Mapping the Frozen Sky: Study looks at clouds from both sides now

Scientists have combined simultaneous observations from satellite sensors and ground-based radar to construct a detailed, three-dimensional map of a high-altitude cirrus cloud. Such thin, wispy clouds waft above as much as 30 percent of Earth’s surface, and the new analytical technique may help researchers quantify the clouds’ precise effect on Earth’s climate.

SKY-HIGH ICE. High-altitude cirrus clouds, made mainly of ice particles, overlie up to 30 percent of Earth’s surface. The particles’ size and shape affect weather and climate.

Cirrus clouds, which typically appear at high altitudes and are predominantly made of ice crystals, can occur at any latitude in any season, says Kuo-Nan Liou, an atmospheric scientist at the University of California, Los Angeles. The clouds cool Earth’s surface slightly by reflecting some sunlight back into space, but they also warm the lower atmosphere by trapping some of the planet’s outbound infrared radiation. The exact influence of the global fleet of cirrus clouds depends upon the average size and distribution of the clouds’ ice particles, among other factors.

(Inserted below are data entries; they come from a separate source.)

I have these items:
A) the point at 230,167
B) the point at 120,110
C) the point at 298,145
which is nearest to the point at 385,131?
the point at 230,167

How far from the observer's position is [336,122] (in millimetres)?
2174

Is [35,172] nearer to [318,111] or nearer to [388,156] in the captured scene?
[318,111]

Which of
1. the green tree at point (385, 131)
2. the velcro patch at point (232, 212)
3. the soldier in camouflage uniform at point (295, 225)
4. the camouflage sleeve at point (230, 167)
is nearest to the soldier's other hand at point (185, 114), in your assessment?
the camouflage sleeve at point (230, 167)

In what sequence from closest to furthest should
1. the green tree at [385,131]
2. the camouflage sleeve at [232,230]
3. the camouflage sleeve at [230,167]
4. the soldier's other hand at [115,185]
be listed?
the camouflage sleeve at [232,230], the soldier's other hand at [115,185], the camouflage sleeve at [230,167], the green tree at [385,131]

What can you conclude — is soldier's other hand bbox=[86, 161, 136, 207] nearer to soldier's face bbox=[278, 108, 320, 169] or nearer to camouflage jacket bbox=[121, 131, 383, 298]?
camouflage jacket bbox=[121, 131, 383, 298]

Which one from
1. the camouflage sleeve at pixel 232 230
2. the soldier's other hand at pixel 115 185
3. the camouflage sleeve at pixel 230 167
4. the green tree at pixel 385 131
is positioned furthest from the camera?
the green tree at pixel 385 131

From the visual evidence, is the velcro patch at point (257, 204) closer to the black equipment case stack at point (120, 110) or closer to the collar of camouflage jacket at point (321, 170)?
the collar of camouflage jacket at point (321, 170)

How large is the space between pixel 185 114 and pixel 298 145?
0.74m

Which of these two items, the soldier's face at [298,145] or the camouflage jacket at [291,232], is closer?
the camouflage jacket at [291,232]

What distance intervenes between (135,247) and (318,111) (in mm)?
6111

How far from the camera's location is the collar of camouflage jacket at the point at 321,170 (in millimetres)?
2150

That’s where the new method can help, says Liou.

Spaceborne sensors can measure the degree to which a cloud blocks various wavelengths of light passing through it. However, satellites can’t assess other properties of a cloud, such as its vertical thickness or characteristics of its constituent particles. Cirrus researchers recently developed a way to fill in those blanks with data from Doppler radar and other ground-based instruments. By combining the space-down and ground-up observations, scientists can get a more complete picture of how cirrus clouds vary in both the horizontal and vertical directions.

That, in turn, will help researchers model how cirrus clouds scatter radiation and thereby affect temperature and other atmospheric conditions.

The analytical technique developed by Liou and his team provides results that match simultaneous measurements obtained by aircraft flying through clouds, but it’s easier and less expensive. The researchers report their findings in an upcoming issue of Geophysical Research Letters.

A cirrus cloud’s ice particles come in several shapes, says Liou. About 50 percent of the dust-size particles are hexagonal prisms capped on each end by pointed pyramids, about 30 percent are hexagonal tubes, and the rest are flat hexagonal plates.

Although the flat plates make up the smallest fraction of particles in a cirrus cloud, if they align in similar directions they can have a strong influence on how much radiation the cloud blocks, says Liou. If light strikes a thin particle on its edge, the ice crystal doesn’t stop much of the radiation. If the plate is turned to face the sun, however, much more of the radiation can be reflected back into space.

Recent ground-based observations suggest that under some conditions, these flat crystals indeed align. Specifically, when conditions inside the cloud are calm, plate-like particles oscillate like seesaws through an angle of about 12 centered on the horizontal, says Luc Bissonnette of the Defence Research Establishment Valcartier in Val-Bélair, Quebec.

In their experiment, Bissonette and his team beamed an infrared laser up into a wintertime, low-level cirrus cloud. As they moved the beam from directly overhead to points near the horizon, they measured the amount of radiation scattered back to the ground. This group also reports its findings in an upcoming Geophysical Research Letters.